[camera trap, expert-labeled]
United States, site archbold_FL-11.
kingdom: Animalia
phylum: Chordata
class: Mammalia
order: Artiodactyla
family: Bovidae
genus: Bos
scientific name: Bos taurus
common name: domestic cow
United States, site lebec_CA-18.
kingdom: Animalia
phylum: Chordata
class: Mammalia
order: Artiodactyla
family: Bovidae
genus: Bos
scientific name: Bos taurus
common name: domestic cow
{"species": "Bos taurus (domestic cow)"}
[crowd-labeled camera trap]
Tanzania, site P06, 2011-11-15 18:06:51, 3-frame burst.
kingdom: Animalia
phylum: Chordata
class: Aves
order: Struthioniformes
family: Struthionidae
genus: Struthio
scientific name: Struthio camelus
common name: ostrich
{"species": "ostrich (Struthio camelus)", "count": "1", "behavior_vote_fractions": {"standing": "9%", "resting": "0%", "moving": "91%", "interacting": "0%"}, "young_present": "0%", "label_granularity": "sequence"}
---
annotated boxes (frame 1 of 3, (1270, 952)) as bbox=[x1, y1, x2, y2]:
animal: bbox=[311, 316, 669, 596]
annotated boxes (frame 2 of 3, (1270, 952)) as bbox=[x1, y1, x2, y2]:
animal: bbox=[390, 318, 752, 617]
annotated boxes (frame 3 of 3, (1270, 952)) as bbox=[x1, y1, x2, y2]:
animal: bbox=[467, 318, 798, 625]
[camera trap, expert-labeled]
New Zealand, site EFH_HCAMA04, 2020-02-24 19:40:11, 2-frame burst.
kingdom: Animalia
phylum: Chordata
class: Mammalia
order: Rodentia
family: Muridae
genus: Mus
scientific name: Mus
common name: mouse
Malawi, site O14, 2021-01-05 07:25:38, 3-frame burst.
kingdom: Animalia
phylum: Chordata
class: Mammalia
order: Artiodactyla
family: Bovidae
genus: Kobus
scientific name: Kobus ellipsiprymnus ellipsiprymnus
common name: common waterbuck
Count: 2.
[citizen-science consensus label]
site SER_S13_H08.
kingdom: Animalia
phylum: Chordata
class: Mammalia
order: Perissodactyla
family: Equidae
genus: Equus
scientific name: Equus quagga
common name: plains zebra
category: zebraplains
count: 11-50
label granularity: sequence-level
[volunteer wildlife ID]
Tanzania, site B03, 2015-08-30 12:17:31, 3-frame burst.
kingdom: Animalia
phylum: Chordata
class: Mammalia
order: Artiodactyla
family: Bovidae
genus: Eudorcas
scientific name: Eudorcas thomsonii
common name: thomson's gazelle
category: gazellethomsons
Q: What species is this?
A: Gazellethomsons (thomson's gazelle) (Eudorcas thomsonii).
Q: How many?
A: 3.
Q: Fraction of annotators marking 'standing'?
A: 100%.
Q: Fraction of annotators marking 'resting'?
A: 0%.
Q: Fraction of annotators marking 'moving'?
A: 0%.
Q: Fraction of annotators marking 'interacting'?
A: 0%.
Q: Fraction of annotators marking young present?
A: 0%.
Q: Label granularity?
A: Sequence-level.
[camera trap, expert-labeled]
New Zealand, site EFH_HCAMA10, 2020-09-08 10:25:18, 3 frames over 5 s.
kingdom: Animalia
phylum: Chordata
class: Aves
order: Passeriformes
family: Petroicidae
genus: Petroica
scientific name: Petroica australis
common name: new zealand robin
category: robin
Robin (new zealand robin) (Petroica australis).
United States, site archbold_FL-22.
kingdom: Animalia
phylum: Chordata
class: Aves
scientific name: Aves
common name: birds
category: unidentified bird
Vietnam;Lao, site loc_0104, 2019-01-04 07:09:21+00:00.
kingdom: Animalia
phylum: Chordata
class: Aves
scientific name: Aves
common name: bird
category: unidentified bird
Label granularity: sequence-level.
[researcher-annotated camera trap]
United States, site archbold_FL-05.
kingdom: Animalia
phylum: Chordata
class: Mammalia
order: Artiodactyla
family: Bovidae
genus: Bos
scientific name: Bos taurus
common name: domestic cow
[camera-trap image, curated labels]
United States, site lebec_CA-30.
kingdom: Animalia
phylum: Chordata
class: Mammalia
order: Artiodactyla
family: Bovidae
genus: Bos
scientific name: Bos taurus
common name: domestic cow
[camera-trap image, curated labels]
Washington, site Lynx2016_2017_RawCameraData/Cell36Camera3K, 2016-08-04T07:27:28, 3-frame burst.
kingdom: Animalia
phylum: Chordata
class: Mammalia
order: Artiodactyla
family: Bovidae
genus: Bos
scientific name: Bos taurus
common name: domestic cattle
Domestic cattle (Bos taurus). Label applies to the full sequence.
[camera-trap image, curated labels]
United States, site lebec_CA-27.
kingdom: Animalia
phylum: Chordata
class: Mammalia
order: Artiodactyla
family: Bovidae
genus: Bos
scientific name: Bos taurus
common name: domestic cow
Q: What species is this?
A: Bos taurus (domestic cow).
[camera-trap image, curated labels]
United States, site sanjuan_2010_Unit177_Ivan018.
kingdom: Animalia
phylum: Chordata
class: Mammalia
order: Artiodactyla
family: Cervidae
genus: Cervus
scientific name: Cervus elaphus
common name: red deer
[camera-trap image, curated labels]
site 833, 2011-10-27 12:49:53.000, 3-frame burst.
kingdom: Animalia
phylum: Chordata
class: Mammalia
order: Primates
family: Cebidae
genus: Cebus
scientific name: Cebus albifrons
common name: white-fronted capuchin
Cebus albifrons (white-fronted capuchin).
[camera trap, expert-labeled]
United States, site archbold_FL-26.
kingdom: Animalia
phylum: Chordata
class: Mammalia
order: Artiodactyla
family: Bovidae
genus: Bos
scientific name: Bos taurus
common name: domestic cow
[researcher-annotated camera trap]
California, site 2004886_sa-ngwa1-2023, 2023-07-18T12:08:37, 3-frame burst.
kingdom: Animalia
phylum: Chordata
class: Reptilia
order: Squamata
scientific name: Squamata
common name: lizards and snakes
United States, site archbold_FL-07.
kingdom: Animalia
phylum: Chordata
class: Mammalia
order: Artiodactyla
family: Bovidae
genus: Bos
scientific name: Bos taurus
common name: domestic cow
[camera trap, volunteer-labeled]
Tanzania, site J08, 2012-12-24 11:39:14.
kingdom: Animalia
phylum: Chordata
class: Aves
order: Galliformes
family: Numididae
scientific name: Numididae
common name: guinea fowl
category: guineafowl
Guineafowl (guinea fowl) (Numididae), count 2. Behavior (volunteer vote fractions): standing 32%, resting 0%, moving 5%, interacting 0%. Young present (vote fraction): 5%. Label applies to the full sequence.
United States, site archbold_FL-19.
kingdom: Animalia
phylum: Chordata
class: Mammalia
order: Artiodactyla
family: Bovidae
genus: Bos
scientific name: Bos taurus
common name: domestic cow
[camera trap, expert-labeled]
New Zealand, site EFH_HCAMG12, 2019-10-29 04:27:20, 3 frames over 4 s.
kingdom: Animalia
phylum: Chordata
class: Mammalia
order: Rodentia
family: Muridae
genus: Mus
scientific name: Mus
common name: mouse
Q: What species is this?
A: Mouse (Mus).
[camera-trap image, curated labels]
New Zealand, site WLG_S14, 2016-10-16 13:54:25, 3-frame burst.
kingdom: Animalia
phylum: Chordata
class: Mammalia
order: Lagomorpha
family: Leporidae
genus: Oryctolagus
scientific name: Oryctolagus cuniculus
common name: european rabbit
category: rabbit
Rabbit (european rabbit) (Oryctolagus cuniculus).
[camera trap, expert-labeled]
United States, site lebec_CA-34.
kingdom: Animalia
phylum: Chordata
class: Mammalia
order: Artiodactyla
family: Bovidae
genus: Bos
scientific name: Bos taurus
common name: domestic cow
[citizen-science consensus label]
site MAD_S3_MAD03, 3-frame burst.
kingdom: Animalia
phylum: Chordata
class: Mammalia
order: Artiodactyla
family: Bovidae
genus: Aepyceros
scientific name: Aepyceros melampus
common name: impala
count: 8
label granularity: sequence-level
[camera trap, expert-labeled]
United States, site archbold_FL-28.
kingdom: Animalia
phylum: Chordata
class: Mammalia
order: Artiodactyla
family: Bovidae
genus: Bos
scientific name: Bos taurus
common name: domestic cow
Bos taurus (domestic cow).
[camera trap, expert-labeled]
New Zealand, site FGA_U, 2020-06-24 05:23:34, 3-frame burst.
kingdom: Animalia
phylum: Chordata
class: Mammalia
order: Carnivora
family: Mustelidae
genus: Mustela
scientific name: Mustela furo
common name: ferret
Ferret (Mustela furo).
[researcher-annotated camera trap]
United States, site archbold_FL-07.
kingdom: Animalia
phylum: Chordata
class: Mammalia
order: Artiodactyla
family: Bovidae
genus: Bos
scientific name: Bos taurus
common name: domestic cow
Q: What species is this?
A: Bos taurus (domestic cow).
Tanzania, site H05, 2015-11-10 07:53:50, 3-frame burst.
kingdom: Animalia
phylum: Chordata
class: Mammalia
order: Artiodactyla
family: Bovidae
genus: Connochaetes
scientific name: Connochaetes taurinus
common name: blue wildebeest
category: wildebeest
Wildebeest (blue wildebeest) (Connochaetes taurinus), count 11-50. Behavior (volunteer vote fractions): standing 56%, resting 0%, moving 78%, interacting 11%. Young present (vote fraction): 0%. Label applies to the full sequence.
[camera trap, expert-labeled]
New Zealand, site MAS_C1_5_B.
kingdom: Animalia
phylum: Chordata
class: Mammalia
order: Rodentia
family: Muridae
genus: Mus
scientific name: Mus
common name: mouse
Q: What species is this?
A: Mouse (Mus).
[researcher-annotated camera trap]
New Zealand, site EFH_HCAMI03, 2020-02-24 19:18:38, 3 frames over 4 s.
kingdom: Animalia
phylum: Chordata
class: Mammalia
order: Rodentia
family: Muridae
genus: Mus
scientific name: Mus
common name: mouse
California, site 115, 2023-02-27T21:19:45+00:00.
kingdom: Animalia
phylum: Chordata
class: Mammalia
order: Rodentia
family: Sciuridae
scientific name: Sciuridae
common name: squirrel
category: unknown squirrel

### Task details
Return each line of the data where the word "California" appears.

### The completed task
California, site 2004886_sa-ngwa1-2023, 2023-07-18T12:08:37, 3-frame burst.
California, site 115, 2023-02-27T21:19:45+00:00.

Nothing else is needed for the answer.